# [Objective]
Change "camera" to "viewer" in the entries from the first one through the line containing "point (369, 275) →", keeping everything else the same. Give only those lines, without the pictures.

# [Provided information]
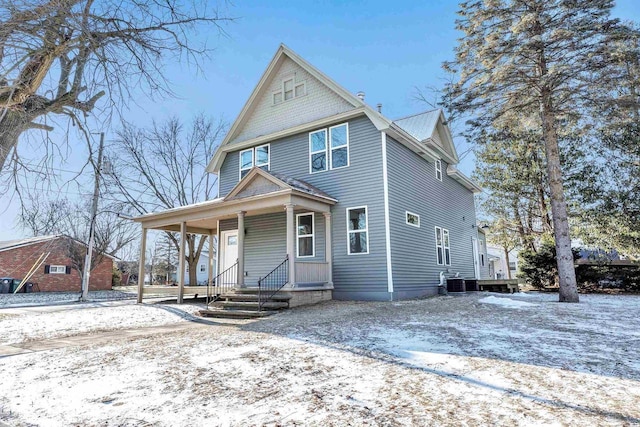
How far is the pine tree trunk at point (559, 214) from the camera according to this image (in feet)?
38.7

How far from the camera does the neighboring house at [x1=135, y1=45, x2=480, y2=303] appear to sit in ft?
37.9

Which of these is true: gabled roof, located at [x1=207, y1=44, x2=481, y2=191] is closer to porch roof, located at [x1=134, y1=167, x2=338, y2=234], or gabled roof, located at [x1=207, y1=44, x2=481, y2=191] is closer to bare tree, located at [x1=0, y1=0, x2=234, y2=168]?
porch roof, located at [x1=134, y1=167, x2=338, y2=234]

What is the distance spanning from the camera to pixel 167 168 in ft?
86.2

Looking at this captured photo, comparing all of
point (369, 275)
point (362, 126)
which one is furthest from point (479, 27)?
point (369, 275)

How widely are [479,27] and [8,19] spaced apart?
13.5m

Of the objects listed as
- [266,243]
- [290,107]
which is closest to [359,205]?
[266,243]

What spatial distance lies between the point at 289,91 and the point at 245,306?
8192 millimetres

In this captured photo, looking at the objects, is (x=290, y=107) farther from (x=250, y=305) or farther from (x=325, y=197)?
(x=250, y=305)

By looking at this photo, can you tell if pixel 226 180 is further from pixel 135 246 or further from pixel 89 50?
pixel 135 246

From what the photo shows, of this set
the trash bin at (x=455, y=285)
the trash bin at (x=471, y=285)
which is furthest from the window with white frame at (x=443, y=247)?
the trash bin at (x=471, y=285)

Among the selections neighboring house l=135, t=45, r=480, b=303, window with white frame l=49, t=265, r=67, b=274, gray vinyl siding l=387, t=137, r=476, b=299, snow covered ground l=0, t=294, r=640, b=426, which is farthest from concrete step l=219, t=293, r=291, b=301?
window with white frame l=49, t=265, r=67, b=274

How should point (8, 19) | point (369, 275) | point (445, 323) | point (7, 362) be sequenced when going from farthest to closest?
point (369, 275) → point (445, 323) → point (7, 362) → point (8, 19)

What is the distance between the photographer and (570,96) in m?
12.3

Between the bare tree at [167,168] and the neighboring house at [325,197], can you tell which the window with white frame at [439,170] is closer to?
the neighboring house at [325,197]
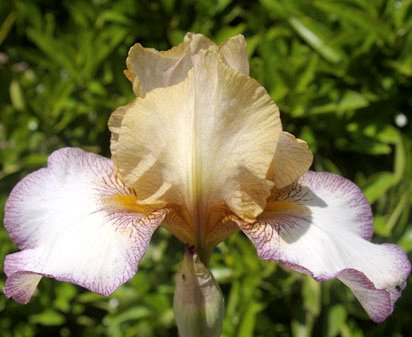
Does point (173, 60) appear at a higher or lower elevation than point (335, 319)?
higher

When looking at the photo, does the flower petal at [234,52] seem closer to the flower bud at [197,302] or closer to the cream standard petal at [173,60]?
the cream standard petal at [173,60]

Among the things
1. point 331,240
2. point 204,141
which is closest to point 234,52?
point 204,141

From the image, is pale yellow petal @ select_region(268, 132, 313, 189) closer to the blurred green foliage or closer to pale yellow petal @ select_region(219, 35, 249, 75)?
pale yellow petal @ select_region(219, 35, 249, 75)

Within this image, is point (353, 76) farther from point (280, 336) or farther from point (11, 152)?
point (11, 152)

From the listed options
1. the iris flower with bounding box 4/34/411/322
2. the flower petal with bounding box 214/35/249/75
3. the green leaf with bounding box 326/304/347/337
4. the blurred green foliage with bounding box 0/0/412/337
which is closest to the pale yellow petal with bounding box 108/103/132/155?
the iris flower with bounding box 4/34/411/322

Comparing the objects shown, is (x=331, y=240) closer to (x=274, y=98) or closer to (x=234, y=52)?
(x=234, y=52)

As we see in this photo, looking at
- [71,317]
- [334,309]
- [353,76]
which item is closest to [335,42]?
[353,76]

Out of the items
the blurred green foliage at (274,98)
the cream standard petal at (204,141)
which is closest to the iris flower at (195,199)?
the cream standard petal at (204,141)
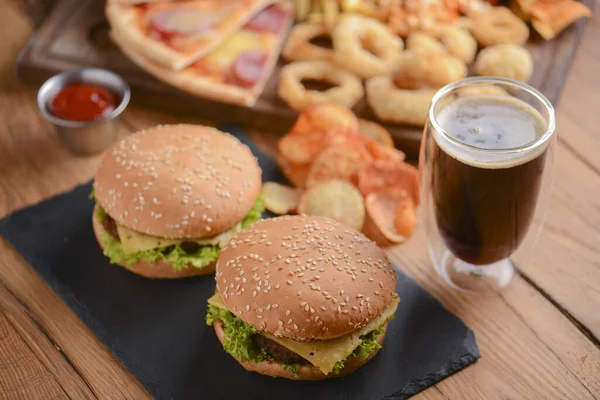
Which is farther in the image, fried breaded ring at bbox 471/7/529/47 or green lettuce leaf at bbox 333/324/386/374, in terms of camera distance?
fried breaded ring at bbox 471/7/529/47

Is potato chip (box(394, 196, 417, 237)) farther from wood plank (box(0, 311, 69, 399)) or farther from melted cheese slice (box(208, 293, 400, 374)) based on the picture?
wood plank (box(0, 311, 69, 399))

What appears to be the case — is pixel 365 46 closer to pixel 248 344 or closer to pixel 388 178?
pixel 388 178

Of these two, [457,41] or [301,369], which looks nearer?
[301,369]

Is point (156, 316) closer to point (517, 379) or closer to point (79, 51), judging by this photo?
point (517, 379)

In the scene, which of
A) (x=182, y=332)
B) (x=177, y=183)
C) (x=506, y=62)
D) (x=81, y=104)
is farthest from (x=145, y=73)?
(x=506, y=62)

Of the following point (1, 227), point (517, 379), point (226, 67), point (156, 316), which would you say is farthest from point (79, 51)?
point (517, 379)

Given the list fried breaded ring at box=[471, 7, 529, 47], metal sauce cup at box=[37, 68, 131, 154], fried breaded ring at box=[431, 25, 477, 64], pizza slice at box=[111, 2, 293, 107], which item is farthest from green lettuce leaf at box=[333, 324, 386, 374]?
fried breaded ring at box=[471, 7, 529, 47]
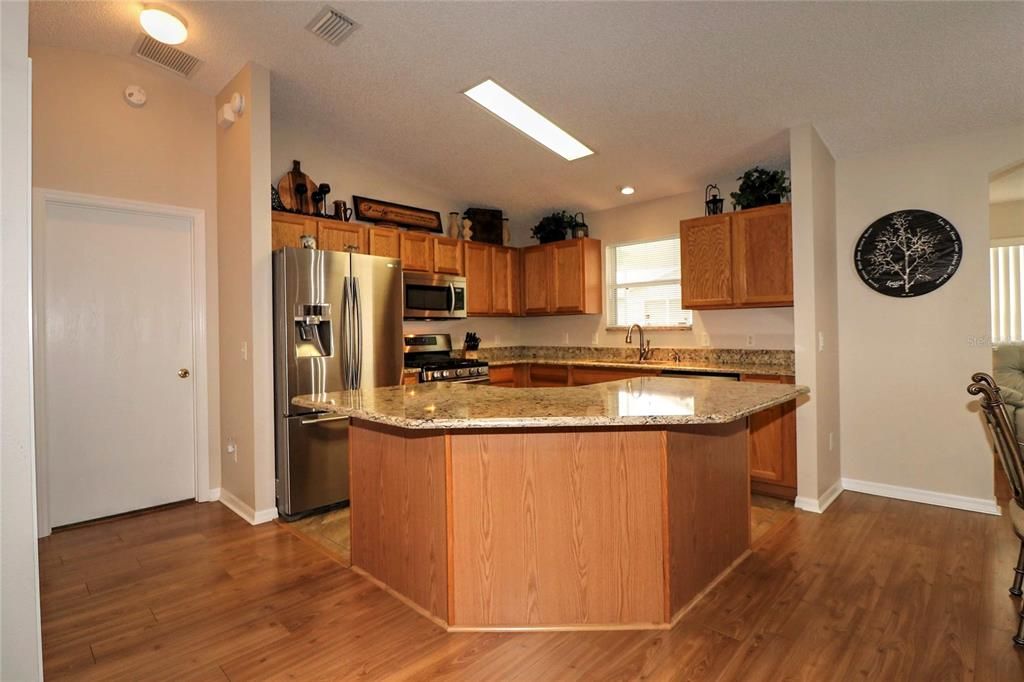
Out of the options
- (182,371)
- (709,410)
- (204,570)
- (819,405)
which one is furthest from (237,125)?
(819,405)

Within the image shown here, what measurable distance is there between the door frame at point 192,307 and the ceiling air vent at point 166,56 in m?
0.92

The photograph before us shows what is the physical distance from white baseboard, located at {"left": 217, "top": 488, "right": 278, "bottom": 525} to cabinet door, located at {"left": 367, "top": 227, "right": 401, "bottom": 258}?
216 cm

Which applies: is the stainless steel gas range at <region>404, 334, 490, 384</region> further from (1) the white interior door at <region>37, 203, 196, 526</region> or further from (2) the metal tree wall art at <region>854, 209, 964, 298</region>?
(2) the metal tree wall art at <region>854, 209, 964, 298</region>

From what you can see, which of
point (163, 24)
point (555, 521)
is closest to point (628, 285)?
point (555, 521)

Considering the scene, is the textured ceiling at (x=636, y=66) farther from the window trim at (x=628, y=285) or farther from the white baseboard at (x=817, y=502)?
the white baseboard at (x=817, y=502)

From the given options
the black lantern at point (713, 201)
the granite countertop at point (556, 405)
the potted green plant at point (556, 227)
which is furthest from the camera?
the potted green plant at point (556, 227)

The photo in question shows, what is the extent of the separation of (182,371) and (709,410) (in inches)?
142

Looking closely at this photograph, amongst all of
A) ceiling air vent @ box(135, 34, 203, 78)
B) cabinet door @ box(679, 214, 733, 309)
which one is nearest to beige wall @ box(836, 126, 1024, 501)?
cabinet door @ box(679, 214, 733, 309)

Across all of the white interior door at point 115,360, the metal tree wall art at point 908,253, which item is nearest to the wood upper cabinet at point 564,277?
the metal tree wall art at point 908,253

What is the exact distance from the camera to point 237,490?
3.53 metres

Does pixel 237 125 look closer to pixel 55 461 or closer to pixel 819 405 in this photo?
pixel 55 461

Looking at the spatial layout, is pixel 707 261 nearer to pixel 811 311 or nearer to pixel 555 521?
pixel 811 311

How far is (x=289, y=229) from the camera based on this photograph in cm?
381

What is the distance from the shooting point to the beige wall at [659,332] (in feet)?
14.1
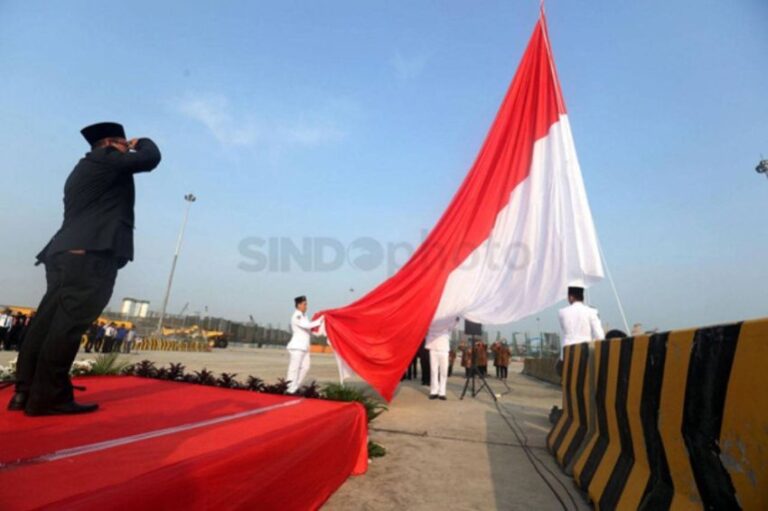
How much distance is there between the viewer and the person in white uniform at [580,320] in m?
4.51

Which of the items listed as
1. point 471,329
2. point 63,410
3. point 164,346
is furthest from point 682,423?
point 164,346

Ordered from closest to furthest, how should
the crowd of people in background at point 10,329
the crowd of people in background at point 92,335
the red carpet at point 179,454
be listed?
the red carpet at point 179,454 < the crowd of people in background at point 10,329 < the crowd of people in background at point 92,335

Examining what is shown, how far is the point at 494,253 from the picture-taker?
194 inches

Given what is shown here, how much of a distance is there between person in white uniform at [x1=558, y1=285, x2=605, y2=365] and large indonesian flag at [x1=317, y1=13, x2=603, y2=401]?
9.1 inches

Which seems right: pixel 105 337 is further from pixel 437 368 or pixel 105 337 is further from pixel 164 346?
pixel 437 368

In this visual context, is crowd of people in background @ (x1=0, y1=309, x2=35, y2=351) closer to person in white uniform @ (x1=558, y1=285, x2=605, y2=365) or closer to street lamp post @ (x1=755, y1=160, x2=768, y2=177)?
person in white uniform @ (x1=558, y1=285, x2=605, y2=365)

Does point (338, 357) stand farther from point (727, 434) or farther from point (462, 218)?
point (727, 434)

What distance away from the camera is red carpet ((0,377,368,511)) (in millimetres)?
1026

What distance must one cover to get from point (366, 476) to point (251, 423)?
1184 mm

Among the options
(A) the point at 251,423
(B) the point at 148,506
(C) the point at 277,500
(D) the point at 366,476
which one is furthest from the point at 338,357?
(B) the point at 148,506

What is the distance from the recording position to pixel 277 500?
64.6 inches

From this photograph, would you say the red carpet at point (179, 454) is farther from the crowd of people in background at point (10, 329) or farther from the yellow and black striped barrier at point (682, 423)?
the crowd of people in background at point (10, 329)

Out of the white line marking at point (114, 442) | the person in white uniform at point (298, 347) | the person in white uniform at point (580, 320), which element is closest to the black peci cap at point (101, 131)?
the white line marking at point (114, 442)

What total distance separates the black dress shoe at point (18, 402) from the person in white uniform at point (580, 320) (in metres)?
4.73
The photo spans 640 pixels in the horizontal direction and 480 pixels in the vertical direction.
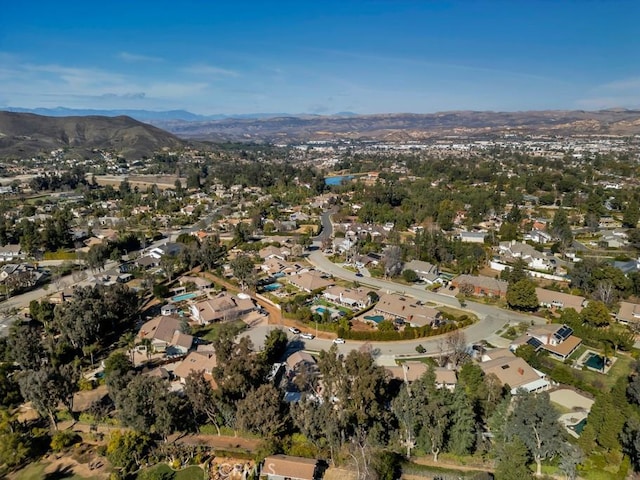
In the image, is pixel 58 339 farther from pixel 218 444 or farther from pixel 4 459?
pixel 218 444

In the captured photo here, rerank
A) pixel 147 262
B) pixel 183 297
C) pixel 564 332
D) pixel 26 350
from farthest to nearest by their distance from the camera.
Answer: pixel 147 262
pixel 183 297
pixel 564 332
pixel 26 350

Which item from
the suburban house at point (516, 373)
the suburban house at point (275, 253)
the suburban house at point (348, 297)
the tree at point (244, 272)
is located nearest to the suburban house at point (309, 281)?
the suburban house at point (348, 297)

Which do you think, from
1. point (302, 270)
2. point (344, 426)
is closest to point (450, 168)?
point (302, 270)

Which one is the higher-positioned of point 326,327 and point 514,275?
point 514,275

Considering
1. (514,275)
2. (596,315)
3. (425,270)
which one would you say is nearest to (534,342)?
(596,315)

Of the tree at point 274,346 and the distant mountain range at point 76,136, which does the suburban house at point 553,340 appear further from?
the distant mountain range at point 76,136

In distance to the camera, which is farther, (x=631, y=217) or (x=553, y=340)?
(x=631, y=217)

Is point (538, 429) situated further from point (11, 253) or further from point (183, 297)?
point (11, 253)
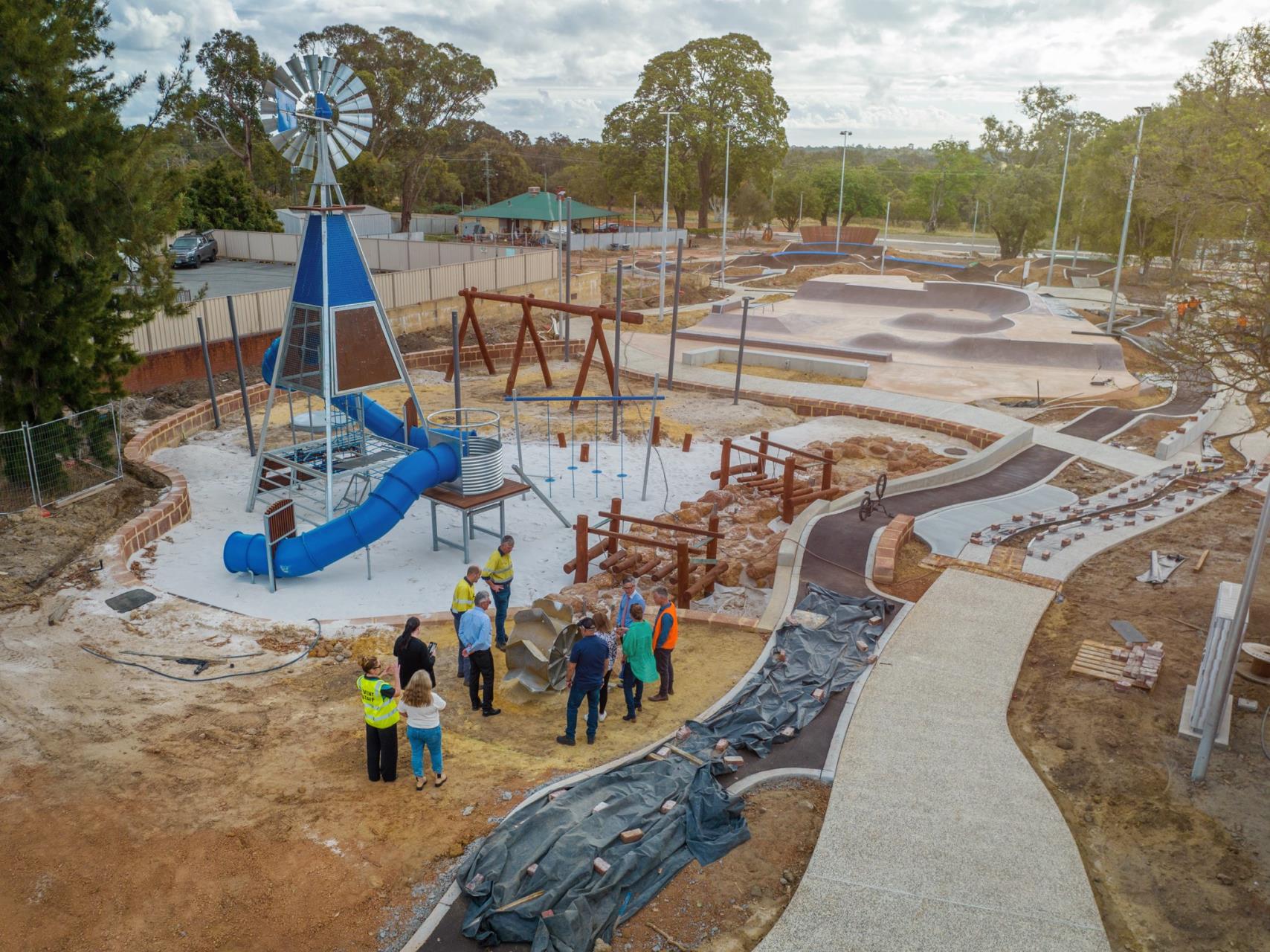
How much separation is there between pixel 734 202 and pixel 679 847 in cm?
7384

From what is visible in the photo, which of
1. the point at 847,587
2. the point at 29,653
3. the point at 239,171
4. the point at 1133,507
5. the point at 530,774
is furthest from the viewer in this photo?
Result: the point at 239,171

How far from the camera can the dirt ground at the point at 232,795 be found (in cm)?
654

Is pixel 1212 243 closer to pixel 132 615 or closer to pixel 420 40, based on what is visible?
pixel 132 615

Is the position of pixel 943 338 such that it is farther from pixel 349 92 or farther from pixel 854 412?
pixel 349 92

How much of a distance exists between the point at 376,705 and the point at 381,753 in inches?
20.5

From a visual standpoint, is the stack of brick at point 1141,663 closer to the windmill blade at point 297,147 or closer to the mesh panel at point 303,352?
the mesh panel at point 303,352

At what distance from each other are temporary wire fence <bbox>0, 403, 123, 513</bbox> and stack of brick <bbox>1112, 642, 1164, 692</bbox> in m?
15.1

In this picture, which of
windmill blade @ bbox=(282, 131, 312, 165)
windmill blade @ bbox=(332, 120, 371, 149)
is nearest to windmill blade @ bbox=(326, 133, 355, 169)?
windmill blade @ bbox=(332, 120, 371, 149)

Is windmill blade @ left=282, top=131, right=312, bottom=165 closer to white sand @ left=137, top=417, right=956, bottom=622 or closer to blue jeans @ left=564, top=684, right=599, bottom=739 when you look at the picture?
white sand @ left=137, top=417, right=956, bottom=622

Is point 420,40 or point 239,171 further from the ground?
point 420,40

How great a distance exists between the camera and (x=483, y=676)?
977cm

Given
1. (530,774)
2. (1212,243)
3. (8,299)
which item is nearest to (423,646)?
(530,774)

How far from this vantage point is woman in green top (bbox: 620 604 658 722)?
9.35 m

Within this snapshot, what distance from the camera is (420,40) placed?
5600 centimetres
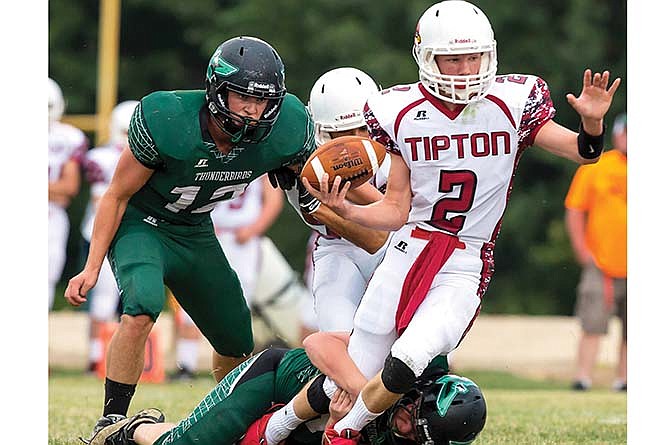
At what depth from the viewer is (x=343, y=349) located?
4.47 m

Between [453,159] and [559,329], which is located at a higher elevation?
[453,159]

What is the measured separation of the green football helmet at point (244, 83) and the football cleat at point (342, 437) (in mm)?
1234

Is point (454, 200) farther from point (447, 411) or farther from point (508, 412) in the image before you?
point (508, 412)

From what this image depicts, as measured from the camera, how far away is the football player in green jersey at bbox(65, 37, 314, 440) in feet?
15.7

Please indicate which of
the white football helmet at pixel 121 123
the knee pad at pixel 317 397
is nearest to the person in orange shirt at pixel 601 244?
the white football helmet at pixel 121 123

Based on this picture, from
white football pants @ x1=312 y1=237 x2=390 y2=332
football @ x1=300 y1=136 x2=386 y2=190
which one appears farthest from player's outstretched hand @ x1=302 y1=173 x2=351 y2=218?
white football pants @ x1=312 y1=237 x2=390 y2=332

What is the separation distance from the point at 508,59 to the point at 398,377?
1177cm

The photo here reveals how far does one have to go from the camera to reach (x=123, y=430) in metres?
4.69

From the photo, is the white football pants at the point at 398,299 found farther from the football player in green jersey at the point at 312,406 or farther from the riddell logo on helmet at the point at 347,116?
the riddell logo on helmet at the point at 347,116

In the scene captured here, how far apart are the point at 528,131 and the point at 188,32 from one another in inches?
503

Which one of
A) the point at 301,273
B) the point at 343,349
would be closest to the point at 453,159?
the point at 343,349

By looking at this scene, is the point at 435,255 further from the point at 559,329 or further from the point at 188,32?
the point at 188,32

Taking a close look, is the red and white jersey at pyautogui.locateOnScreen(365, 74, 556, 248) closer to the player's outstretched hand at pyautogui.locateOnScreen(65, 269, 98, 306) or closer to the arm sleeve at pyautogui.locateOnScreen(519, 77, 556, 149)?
the arm sleeve at pyautogui.locateOnScreen(519, 77, 556, 149)

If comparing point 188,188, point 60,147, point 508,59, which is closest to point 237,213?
point 60,147
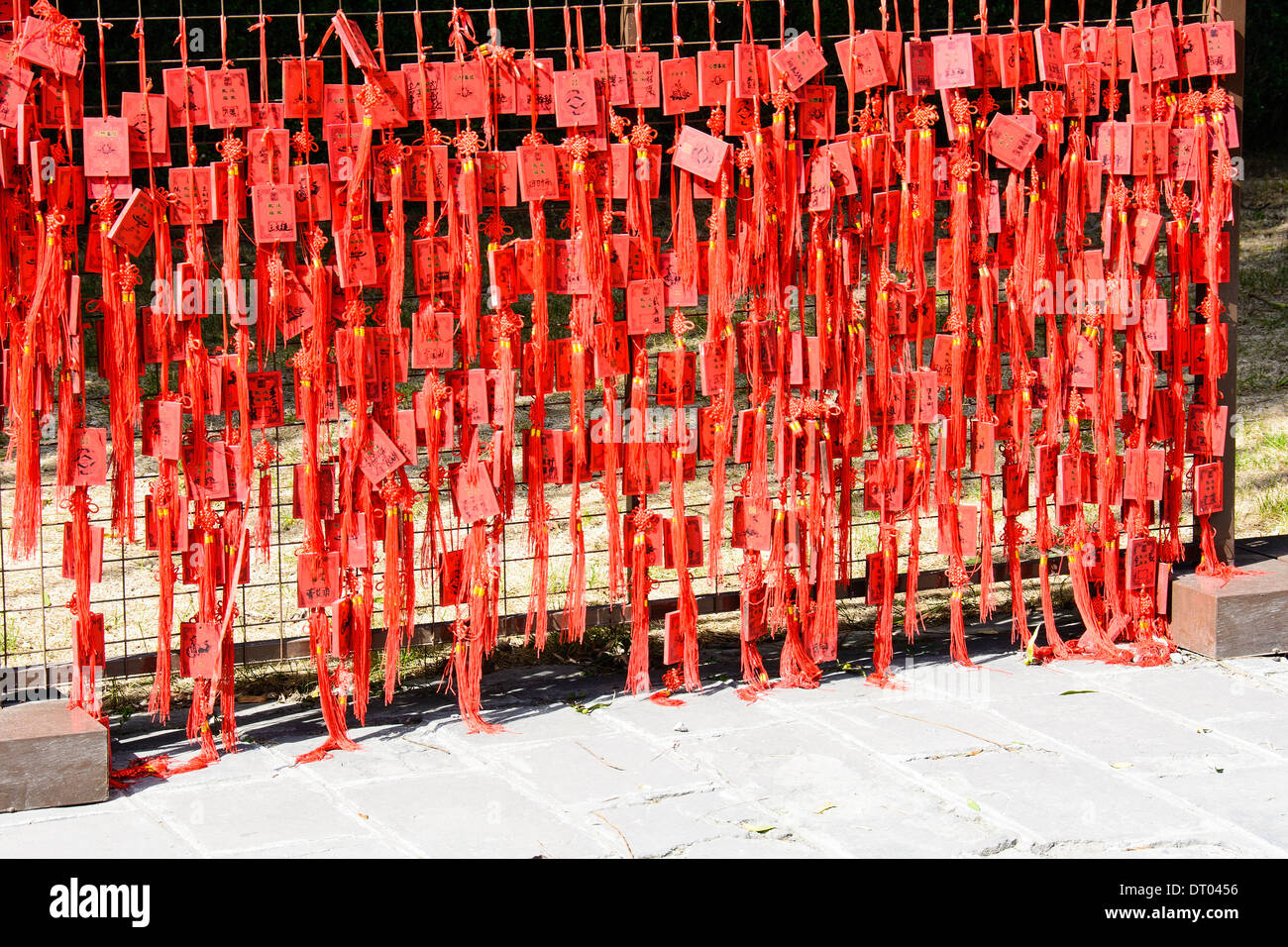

# [Answer to the problem]
How far is the pine tree trunk at point (559, 214) from the viewer according to this image (in feet)?
38.7

How far from the viewer does the neighboring house at [x1=135, y1=45, x2=480, y2=303] appear to sit in ft?
37.9

Which of these is true: gabled roof, located at [x1=207, y1=44, x2=481, y2=191] is closer to porch roof, located at [x1=134, y1=167, x2=338, y2=234], or gabled roof, located at [x1=207, y1=44, x2=481, y2=191] is closer to bare tree, located at [x1=0, y1=0, x2=234, y2=168]?
porch roof, located at [x1=134, y1=167, x2=338, y2=234]

What is the distance spanning from the viewer to pixel 167 168 in ft?
86.2

Looking at this captured photo, comparing all of
point (369, 275)
point (362, 126)
which one is furthest from point (479, 27)?
point (369, 275)

How widely are [479,27] and [8,19] spaced apart?
13.5m

Of the objects listed as
- [266,243]
- [290,107]
which is closest to [359,205]?
[266,243]

What spatial distance lies between the point at 289,91 and the point at 245,306?
8192 millimetres

In this captured photo, looking at the objects, is (x=290, y=107) farther from (x=250, y=305) or farther from (x=325, y=197)?
(x=250, y=305)

By looking at this photo, can you tell if pixel 226 180 is further from pixel 135 246 or further from pixel 89 50?
pixel 135 246

From what the photo shows, of this set
the trash bin at (x=455, y=285)
the trash bin at (x=471, y=285)
which is furthest from the window with white frame at (x=443, y=247)?
the trash bin at (x=471, y=285)

Among the selections neighboring house l=135, t=45, r=480, b=303, window with white frame l=49, t=265, r=67, b=274, gray vinyl siding l=387, t=137, r=476, b=299, snow covered ground l=0, t=294, r=640, b=426, which is farthest from concrete step l=219, t=293, r=291, b=301?
window with white frame l=49, t=265, r=67, b=274

How should point (8, 19) | point (369, 275) | point (445, 323) | point (7, 362) be sequenced when going from farthest to closest?
point (369, 275) → point (445, 323) → point (7, 362) → point (8, 19)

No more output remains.